During that expedition, the team recovered a fragment of a large Cretaceous terrestrial trionychoid turtle Basilemys from the family Nanhsiungchelyidae near the confluence of Birdflat Creek and the Sustut River. This largely North American turtle along with the plants will allow us to make correlations with terrestrial finds from other sites including those from the Nanaimo group, the inland island construction sites and the Trent River on Vancouver Island and Horseshoe Canyon in southwestern Alberta. Jordan Mallon and Donald Brinkman have done some good work on the Basilemys morrinensis from the Upper Cretaceous Horseshoe Canyon Formation. The Sustut Basin turtle and plant remains have been accessioned into the Royal BC Museum’s collections in Victoria.
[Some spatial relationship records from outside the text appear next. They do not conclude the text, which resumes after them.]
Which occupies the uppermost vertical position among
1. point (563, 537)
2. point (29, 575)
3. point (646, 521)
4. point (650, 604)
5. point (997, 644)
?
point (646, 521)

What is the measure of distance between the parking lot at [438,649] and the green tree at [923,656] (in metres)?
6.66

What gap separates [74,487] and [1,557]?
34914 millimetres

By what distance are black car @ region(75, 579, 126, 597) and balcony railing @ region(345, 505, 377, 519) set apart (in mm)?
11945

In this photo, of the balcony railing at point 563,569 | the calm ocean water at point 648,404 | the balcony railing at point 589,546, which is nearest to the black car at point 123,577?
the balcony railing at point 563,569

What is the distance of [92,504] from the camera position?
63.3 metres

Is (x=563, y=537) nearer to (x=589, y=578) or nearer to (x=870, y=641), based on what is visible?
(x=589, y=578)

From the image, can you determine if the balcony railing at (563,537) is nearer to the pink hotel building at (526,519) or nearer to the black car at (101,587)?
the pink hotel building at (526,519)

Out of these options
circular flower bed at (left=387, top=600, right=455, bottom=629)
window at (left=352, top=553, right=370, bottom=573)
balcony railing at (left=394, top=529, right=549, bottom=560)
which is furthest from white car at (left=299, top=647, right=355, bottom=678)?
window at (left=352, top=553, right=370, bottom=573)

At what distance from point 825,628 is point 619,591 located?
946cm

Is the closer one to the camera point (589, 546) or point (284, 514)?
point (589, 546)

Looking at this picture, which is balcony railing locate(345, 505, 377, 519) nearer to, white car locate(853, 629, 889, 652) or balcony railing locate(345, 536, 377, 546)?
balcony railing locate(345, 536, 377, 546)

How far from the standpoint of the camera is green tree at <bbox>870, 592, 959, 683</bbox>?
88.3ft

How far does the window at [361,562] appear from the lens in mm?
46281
It wasn't until last summer that Arbour was able to extract more of this dinosaur and not all of it as their field season was shortened by a cold snap that brought snow and ice, freezing the ground they were working in the high alpine. Arbour plans to continue her work searching for dinosaur fossils in the high alpine plateaus of northern British Columbia. A fresh grant this year from the Natural Sciences and Engineering Research Council of Canada (NSERC) will help pave the way for both her and some summer students to continue their fieldwork.
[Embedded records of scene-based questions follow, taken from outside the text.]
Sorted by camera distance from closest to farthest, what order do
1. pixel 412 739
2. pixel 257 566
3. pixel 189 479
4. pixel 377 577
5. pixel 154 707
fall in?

Reference: Arbour VM, Evans DC. 2019. A new leptoceratopsid dinosaur from Maastrichtian-aged deposits of the Sustut Basin, northern British Columbia, Canada. PeerJ 7:e7926 https://doi.org/10.7717/peerj.7926. Here's a link to the paper: https://peerj.com/articles/7926/
Figure 1: RBCM P900, the holotype of Ferrisaurus sustutensis, was collected along the BC Rail line near the intersection of Birdflat Creek and the Sustut River in 1971, in the Sustut Basin of northern British Columbia, Canada. Map modified from Evenchick et al. (2003).
Figure 2: Preserved elements of RBCM P900, holotype of Ferrisaurus sustutensis, in white (gray represents missing parts of incomplete bones). RBCM P900 includes a partial right coracoid, partial left scapular blade, complete left radius, partial left ulna, partial left tibia, fibula, and coossified astragalus and ?calcaneum, partial left metatarsals I-IV, and digits III (phalanges 2–4) and IV (phalanges 2–5) of the right pes.
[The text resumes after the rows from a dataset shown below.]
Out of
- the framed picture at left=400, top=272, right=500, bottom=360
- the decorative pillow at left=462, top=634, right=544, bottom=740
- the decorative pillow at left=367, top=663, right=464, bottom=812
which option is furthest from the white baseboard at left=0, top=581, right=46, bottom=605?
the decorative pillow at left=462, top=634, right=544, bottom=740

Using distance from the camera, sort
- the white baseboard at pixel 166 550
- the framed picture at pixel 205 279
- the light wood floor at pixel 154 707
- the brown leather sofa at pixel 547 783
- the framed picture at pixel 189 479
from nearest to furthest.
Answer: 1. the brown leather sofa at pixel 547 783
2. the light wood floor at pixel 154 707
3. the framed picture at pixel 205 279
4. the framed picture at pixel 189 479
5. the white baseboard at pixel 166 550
Figure 3: Pectoral elements of RBCM P900, holotype of Ferrisaurus sustutensis, compared to other Laramidian leptoceratopsids. (A) Fragmentary right coracoid of RBCM P900 in lateral view, compared to (B) complete right scapulocoracoid of CMN 8889, Leptoceratops gracilis, lateral view centered on coracoid with scapula in oblique view. Fragmentary left scapular blade of RBCM P900 in (C) lateral and (D) medial view, compared to (E) left scapula of MOR 300, Cerasinops hodgskissi in medial view, and (F) left scapula of TCM 2003.1.9, Prenoceratops pieganensis in lateral view. Abbreviations: sp, sternal process.